*Brief*: Copy the stretch of material from its first line through the line that contains "4. point 520,458", including both of those lines.

*Excerpted data*:

══════════════════════════════

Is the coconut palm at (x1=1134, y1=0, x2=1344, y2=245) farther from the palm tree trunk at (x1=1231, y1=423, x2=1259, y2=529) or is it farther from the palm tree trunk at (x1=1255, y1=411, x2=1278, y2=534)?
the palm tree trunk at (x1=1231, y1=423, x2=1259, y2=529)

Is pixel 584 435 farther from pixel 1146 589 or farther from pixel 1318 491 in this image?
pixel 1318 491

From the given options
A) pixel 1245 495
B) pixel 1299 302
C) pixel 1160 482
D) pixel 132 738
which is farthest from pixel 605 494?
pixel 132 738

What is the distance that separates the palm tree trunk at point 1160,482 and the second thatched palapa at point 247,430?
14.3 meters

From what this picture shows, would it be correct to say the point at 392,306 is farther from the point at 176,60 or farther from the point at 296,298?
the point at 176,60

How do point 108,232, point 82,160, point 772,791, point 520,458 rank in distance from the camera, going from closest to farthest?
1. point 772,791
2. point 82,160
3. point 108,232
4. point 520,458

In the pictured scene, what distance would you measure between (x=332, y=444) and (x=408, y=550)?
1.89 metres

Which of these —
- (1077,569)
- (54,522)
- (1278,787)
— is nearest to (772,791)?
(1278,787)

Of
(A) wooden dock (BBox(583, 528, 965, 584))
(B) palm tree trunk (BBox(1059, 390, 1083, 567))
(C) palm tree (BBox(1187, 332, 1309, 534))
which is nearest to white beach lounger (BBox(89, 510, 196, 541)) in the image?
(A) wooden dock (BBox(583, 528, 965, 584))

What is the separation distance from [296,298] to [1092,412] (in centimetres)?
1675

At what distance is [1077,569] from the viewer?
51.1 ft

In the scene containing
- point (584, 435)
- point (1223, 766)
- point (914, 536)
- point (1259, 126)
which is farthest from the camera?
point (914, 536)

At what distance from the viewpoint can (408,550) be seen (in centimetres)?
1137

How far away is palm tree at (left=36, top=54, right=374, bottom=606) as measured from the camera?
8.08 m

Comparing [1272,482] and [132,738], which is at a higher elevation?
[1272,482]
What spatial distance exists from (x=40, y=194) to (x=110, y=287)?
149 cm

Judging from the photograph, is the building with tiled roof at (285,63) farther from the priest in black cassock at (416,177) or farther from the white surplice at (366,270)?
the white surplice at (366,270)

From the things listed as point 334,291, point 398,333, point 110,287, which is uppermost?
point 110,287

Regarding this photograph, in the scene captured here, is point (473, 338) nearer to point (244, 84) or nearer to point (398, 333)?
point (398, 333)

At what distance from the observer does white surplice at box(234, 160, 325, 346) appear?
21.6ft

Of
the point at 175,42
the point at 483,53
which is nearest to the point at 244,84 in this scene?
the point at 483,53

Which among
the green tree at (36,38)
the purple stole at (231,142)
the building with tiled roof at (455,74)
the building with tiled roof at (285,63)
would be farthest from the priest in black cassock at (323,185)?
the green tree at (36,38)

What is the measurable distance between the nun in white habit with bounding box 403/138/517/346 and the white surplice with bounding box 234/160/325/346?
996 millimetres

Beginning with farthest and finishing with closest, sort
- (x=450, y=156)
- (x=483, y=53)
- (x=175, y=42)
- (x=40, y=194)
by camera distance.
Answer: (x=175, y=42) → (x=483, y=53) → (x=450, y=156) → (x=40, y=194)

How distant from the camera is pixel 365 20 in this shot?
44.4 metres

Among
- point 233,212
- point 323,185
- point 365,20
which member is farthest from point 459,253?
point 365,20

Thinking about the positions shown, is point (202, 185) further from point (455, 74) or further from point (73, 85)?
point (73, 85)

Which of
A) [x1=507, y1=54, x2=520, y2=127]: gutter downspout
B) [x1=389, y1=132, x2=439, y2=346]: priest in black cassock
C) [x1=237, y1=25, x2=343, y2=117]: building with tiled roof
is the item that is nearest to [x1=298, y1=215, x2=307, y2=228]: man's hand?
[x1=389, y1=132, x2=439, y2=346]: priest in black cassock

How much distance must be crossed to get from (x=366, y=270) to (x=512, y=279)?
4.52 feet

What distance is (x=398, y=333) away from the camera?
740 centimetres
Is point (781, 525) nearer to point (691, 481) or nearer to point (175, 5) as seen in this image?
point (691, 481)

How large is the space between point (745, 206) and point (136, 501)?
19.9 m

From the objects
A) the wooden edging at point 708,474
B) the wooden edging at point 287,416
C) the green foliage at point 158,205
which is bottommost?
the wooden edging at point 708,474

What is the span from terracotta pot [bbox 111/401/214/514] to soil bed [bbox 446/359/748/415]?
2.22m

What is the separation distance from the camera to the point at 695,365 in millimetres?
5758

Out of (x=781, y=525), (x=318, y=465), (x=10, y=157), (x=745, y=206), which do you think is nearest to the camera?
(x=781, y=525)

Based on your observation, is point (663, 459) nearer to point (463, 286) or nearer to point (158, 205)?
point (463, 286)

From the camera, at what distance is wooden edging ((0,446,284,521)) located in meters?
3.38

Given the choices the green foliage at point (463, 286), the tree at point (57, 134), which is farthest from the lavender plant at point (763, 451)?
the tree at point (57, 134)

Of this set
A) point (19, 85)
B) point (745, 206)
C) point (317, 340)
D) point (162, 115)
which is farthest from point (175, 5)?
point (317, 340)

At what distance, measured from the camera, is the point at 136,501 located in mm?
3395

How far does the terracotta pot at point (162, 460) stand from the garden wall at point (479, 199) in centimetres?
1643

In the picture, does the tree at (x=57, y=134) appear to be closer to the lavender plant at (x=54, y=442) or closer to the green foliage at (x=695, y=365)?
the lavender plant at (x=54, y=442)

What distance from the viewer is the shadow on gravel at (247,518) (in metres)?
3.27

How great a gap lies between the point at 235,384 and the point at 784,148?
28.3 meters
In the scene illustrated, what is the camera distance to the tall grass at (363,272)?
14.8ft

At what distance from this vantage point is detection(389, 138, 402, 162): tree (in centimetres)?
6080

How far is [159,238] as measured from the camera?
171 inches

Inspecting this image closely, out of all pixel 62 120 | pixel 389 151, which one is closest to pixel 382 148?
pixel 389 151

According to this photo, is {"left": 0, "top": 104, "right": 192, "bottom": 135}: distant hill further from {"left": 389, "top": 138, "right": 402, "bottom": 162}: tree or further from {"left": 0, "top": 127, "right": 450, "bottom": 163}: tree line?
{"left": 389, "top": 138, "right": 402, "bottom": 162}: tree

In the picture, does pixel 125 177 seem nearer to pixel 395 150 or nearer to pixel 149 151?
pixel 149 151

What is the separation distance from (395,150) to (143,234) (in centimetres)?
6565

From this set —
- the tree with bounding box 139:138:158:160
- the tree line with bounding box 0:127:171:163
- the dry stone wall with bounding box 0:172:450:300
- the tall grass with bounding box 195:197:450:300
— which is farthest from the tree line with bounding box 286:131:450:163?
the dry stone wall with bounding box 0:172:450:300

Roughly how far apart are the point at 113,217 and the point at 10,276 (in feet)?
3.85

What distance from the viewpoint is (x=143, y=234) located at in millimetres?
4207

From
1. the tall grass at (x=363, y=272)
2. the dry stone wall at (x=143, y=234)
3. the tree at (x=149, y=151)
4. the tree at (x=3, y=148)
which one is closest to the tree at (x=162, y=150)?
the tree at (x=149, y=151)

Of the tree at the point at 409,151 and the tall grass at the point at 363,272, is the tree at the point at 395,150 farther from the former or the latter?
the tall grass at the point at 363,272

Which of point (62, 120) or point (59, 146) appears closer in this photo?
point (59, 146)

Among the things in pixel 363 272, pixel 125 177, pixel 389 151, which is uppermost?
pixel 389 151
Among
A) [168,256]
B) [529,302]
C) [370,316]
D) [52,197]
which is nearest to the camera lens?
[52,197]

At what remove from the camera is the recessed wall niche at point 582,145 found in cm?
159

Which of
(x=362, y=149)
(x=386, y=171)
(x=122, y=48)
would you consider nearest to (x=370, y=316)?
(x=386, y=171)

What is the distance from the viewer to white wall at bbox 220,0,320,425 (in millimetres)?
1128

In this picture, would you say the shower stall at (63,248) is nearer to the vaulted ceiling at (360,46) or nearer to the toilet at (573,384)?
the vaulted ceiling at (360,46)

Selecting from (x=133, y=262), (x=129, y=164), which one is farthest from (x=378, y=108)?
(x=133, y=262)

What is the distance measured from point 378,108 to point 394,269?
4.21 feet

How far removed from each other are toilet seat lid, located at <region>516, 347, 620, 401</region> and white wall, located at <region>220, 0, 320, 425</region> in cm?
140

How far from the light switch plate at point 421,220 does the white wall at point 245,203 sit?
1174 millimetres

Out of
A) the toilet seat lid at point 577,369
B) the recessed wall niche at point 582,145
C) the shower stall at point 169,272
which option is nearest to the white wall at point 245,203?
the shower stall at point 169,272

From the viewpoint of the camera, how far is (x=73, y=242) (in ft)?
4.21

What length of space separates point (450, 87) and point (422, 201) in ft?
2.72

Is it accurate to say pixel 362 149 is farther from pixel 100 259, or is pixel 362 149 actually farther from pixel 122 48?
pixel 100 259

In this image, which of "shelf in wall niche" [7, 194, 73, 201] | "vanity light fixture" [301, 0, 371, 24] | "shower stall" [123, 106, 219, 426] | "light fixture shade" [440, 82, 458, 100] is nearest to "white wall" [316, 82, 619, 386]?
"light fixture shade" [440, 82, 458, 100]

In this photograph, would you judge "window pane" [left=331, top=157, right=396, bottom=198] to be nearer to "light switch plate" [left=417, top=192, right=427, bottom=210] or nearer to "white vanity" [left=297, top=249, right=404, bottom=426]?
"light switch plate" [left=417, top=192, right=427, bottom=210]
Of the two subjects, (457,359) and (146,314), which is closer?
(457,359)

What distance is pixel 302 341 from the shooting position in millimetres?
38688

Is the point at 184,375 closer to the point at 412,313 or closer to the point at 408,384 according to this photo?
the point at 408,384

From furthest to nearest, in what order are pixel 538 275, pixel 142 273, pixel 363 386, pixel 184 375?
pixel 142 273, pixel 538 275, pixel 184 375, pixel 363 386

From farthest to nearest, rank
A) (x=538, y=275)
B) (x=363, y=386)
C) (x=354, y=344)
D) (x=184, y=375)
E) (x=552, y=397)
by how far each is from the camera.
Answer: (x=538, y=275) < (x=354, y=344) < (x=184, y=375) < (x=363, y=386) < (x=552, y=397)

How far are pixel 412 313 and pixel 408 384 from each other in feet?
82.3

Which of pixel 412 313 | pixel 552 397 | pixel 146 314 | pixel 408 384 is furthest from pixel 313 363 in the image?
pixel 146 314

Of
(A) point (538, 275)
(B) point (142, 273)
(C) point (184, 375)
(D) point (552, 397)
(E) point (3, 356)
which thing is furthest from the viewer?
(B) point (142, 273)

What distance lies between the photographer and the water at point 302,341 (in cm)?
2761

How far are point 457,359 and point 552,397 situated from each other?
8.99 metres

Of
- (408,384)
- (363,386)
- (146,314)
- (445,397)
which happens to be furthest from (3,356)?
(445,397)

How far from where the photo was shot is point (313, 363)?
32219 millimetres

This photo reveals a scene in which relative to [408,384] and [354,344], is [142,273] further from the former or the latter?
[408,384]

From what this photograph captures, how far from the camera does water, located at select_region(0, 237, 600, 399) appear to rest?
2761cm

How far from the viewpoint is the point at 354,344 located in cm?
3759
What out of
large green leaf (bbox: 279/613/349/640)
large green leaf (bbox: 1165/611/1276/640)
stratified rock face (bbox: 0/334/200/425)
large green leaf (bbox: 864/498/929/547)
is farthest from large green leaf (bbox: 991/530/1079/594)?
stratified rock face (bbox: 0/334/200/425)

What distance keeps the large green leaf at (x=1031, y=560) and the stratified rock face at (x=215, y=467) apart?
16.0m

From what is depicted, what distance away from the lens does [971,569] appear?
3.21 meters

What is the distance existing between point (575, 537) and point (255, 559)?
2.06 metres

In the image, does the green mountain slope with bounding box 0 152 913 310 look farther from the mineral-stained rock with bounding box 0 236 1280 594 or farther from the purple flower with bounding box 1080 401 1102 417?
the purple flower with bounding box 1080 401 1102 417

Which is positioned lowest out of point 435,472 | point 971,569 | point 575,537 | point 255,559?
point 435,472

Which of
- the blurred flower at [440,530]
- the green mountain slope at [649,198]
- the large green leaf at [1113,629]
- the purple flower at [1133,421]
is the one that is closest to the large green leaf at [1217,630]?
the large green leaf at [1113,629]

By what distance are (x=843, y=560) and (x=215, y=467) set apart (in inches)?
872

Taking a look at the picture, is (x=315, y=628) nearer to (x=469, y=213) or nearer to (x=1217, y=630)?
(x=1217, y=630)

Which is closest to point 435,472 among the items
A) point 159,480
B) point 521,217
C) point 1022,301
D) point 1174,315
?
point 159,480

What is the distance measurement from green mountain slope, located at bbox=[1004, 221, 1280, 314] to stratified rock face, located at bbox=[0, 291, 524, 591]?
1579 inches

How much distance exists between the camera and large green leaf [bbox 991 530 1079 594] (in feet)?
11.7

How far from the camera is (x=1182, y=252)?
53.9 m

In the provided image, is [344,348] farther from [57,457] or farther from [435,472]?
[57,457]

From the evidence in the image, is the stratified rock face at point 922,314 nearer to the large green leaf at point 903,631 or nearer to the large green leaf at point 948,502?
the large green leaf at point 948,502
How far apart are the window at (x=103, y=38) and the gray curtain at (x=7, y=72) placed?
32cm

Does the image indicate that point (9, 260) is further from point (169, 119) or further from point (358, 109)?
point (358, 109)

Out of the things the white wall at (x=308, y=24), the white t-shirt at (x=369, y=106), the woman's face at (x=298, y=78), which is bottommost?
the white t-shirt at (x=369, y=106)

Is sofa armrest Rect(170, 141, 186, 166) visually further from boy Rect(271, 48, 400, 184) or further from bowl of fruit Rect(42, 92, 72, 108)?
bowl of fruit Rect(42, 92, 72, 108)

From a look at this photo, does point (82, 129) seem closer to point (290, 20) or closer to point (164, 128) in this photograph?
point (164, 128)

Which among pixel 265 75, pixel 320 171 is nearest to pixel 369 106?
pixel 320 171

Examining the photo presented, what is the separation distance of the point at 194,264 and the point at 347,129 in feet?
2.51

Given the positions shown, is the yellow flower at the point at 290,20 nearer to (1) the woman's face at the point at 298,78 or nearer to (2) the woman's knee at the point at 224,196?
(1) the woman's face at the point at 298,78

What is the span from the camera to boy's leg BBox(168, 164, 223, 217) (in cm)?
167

══════════════════════════════

*Solution to the problem*:
Is the coconut palm at (x1=1134, y1=0, x2=1344, y2=245) farther from the palm tree trunk at (x1=1231, y1=423, x2=1259, y2=529) or is it farther from the palm tree trunk at (x1=1255, y1=411, x2=1278, y2=534)?
the palm tree trunk at (x1=1231, y1=423, x2=1259, y2=529)

Is pixel 584 435 farther from pixel 1146 589 or farther from pixel 1318 491 in this image?
pixel 1318 491

From the given options
A) pixel 1245 495
B) pixel 1299 302
C) pixel 1160 482
D) pixel 132 738
which is farthest from pixel 605 494?
pixel 132 738

What is the distance that separates the palm tree trunk at point 1160,482 and the second thatched palapa at point 247,430?
14.3 meters

From what this picture shows, would it be correct to say the point at 392,306 is farther from the point at 176,60 or farther from the point at 296,298?
the point at 176,60

How do point 108,232, point 82,160, point 772,791, point 520,458 rank in distance from the camera, going from closest to farthest?
1. point 772,791
2. point 82,160
3. point 108,232
4. point 520,458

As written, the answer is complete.